(Entries taken from a collection)
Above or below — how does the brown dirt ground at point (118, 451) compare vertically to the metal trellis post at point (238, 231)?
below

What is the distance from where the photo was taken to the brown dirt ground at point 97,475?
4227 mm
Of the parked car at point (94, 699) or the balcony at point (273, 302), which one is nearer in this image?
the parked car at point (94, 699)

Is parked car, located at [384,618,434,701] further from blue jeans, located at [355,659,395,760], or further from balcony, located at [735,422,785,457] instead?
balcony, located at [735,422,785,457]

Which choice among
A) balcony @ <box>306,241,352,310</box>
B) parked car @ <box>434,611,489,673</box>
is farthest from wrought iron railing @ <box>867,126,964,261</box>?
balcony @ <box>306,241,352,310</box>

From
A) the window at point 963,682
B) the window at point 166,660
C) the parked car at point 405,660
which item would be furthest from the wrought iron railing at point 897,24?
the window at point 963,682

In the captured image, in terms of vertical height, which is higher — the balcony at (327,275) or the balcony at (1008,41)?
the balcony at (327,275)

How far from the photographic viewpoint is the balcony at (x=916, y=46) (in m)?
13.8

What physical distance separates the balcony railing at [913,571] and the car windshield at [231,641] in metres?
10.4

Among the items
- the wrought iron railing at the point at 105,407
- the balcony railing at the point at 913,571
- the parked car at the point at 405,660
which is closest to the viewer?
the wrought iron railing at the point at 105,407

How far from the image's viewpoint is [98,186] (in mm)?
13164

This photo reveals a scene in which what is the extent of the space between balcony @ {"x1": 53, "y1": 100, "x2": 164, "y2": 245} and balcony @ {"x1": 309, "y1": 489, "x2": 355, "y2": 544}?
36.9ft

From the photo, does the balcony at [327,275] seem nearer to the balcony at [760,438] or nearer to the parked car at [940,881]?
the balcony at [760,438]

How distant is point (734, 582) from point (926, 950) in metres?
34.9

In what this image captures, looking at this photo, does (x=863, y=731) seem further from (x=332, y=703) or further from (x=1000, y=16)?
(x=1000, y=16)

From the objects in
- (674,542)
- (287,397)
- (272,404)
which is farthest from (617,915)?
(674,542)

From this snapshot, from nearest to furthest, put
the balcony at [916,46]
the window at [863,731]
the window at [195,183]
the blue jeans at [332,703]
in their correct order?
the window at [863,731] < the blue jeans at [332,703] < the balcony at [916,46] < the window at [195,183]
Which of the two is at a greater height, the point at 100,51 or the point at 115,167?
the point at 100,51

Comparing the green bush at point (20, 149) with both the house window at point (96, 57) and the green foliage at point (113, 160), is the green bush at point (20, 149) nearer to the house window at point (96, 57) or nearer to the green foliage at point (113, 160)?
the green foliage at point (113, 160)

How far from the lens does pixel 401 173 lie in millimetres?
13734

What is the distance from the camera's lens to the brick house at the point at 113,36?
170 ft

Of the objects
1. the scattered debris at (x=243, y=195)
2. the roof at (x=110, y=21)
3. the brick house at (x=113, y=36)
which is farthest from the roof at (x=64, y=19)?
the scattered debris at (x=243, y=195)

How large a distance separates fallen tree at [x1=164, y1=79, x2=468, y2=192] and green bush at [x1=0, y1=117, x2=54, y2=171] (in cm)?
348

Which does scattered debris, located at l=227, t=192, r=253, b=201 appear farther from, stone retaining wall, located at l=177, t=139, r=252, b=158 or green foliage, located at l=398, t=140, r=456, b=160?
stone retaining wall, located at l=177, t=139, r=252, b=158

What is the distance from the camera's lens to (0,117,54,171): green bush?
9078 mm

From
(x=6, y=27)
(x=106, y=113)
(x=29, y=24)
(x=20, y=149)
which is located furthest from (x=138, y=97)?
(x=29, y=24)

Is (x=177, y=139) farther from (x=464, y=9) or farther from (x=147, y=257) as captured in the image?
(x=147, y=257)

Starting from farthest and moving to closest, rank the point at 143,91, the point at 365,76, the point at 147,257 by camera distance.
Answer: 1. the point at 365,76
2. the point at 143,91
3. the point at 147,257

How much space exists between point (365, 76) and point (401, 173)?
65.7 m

**Brief**
Swap "metal trellis post" for "wooden fence post" throughout the records above, and leave every other word as it is.

**Expected answer**
Above or below — how does the brown dirt ground at point (118, 451) compare vertically to the wooden fence post at point (238, 231)?
below

What is the distance from where the photo was taken to the brown dirt ground at point 97,475?
4227 mm
Of the parked car at point (94, 699) or the balcony at point (273, 302), which one is nearer in this image?
the parked car at point (94, 699)

Is parked car, located at [384,618,434,701] further from blue jeans, located at [355,659,395,760], or further from balcony, located at [735,422,785,457] instead?
balcony, located at [735,422,785,457]

Which choice among
A) balcony @ <box>306,241,352,310</box>
B) parked car @ <box>434,611,489,673</box>
is farthest from wrought iron railing @ <box>867,126,964,261</box>?
balcony @ <box>306,241,352,310</box>

From
A) the window at point 963,682
B) the window at point 166,660
C) the parked car at point 405,660
which item would be furthest from the wrought iron railing at point 897,24?
the window at point 963,682

In the captured image, in terms of vertical height, which is higher — the balcony at (327,275) or the balcony at (1008,41)?
the balcony at (327,275)

How far from the photographic viewpoint is the balcony at (x=916, y=46) (in m)?
13.8

What physical distance separates the balcony railing at [913,571] and the car windshield at [231,641] in metres?
10.4

Among the items
- the wrought iron railing at the point at 105,407
- the balcony railing at the point at 913,571
- the parked car at the point at 405,660
which is closest to the viewer?
the wrought iron railing at the point at 105,407

How far from the image's viewpoint is [98,186] (in mm)?
13164

This photo reveals a scene in which what is the extent of the space between balcony @ {"x1": 53, "y1": 100, "x2": 164, "y2": 245} and balcony @ {"x1": 309, "y1": 489, "x2": 355, "y2": 544}?
36.9ft

From the photo, does the balcony at [327,275] seem nearer to the balcony at [760,438] or nearer to the parked car at [940,881]?
the balcony at [760,438]

How distant is point (734, 582) from point (926, 950) in metres?
34.9

In what this image captures, looking at this photo, does (x=863, y=731) seem further from (x=332, y=703) or further from (x=1000, y=16)?
(x=1000, y=16)

From the objects in
- (674,542)
- (287,397)
- (272,404)
which is farthest from (617,915)?
(674,542)

From this snapshot, from nearest to furthest, put
the balcony at [916,46]
the window at [863,731]
the window at [195,183]
the blue jeans at [332,703]
in their correct order?
the window at [863,731] < the blue jeans at [332,703] < the balcony at [916,46] < the window at [195,183]
Which of the two is at a greater height, the point at 100,51 or the point at 115,167?
the point at 100,51

Comparing the green bush at point (20, 149) with both the house window at point (96, 57) and the green foliage at point (113, 160), is the green bush at point (20, 149) nearer to the house window at point (96, 57) or nearer to the green foliage at point (113, 160)?
the green foliage at point (113, 160)

How far from the lens does pixel 401 173 lie in millimetres?
13734

What is the distance from the camera's lens to the brick house at the point at 113,36?
170 ft

Of the objects
1. the scattered debris at (x=243, y=195)
2. the roof at (x=110, y=21)
3. the brick house at (x=113, y=36)
which is farthest from the roof at (x=64, y=19)?
the scattered debris at (x=243, y=195)

How large a distance separates fallen tree at [x1=164, y1=79, x2=468, y2=192] and green bush at [x1=0, y1=117, x2=54, y2=171] (in cm)?
348

Which does scattered debris, located at l=227, t=192, r=253, b=201 appear farther from, stone retaining wall, located at l=177, t=139, r=252, b=158 or green foliage, located at l=398, t=140, r=456, b=160?
stone retaining wall, located at l=177, t=139, r=252, b=158

What is the distance from the camera's lens to (0,117,54,171): green bush?
9078 mm

From
(x=6, y=27)
(x=106, y=113)
(x=29, y=24)
(x=20, y=149)
which is located furthest from (x=138, y=97)?
(x=29, y=24)

Is (x=177, y=139) farther from (x=464, y=9) or farther from (x=147, y=257) as captured in the image?
(x=147, y=257)

Starting from farthest and moving to closest, rank the point at 143,91, the point at 365,76, the point at 147,257 by camera distance.
Answer: 1. the point at 365,76
2. the point at 143,91
3. the point at 147,257

How much space exists between point (365, 76) and point (401, 173)?
65.7 m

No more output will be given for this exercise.